[Records from a data collection]
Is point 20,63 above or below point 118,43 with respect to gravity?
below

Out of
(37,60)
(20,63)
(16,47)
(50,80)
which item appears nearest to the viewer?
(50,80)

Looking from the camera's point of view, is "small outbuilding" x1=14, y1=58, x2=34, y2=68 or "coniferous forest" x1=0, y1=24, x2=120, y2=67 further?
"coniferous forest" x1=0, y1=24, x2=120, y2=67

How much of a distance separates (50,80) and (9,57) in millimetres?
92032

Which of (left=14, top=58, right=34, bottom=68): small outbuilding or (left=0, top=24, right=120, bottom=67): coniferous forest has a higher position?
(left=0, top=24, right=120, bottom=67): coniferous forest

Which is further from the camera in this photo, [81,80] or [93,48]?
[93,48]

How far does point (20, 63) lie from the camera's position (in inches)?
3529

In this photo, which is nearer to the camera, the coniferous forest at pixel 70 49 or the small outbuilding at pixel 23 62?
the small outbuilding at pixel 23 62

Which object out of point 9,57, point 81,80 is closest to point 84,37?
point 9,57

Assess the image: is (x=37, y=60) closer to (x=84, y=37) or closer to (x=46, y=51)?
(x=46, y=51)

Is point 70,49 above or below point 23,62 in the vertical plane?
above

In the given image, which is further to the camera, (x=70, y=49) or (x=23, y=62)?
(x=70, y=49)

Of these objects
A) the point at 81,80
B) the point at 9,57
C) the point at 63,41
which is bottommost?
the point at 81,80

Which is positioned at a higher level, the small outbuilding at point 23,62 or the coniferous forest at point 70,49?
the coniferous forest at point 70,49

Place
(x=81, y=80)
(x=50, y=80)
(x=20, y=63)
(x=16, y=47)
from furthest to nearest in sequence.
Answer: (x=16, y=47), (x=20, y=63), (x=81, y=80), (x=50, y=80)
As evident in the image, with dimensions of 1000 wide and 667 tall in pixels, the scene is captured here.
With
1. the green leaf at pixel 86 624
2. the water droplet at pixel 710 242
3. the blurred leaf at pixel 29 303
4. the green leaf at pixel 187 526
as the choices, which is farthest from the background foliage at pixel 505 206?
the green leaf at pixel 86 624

Short task >>
Print all of the rows above again, word for word, with nothing left out or changed.

Output of the task >>
Is point 20,63 above or below point 118,43 with respect to gravity?
below

Out of
(37,60)
(20,63)
(16,47)
(50,80)
which item appears nearest to the viewer?
(50,80)

Looking from the camera's point of view, is "small outbuilding" x1=14, y1=58, x2=34, y2=68 or "coniferous forest" x1=0, y1=24, x2=120, y2=67 further?
"coniferous forest" x1=0, y1=24, x2=120, y2=67

How much of a distance separates (50,80) and (9,57) in millimetres?
92032

Which of (left=14, top=58, right=34, bottom=68): small outbuilding or (left=0, top=24, right=120, bottom=67): coniferous forest has a higher position?
(left=0, top=24, right=120, bottom=67): coniferous forest

Which is further from the camera in this photo, [81,80] or [93,48]?
[93,48]

How far does point (20, 63) lie from the camera's position (in inches)?
3529

In this photo, which is nearer to the camera, the coniferous forest at pixel 70 49 or the small outbuilding at pixel 23 62?
the small outbuilding at pixel 23 62

Which object out of point 9,57, point 81,80 is closest to point 84,37?
point 9,57

Assess the image: is (x=37, y=60) closer to (x=84, y=37) or closer to (x=46, y=51)?
(x=46, y=51)

Is point 70,49 above or below point 23,62 in the vertical plane?
above

In the given image, which is further to the camera, (x=70, y=49) or (x=23, y=62)?
(x=70, y=49)

Of these objects
A) the point at 81,80
B) the point at 9,57
C) the point at 63,41
which is bottommost?
the point at 81,80

Which is positioned at a higher level, the small outbuilding at point 23,62 or the coniferous forest at point 70,49?
the coniferous forest at point 70,49

Place
(x=81, y=80)
(x=50, y=80)
(x=20, y=63)
(x=16, y=47)
from furthest to nearest in sequence.
Answer: (x=16, y=47), (x=20, y=63), (x=81, y=80), (x=50, y=80)
As evident in the image, with dimensions of 1000 wide and 667 tall in pixels, the scene is captured here.
With
1. the green leaf at pixel 86 624
2. the water droplet at pixel 710 242
3. the blurred leaf at pixel 29 303
4. the green leaf at pixel 187 526
as the choices, which is farthest from the background foliage at pixel 505 206?
the green leaf at pixel 86 624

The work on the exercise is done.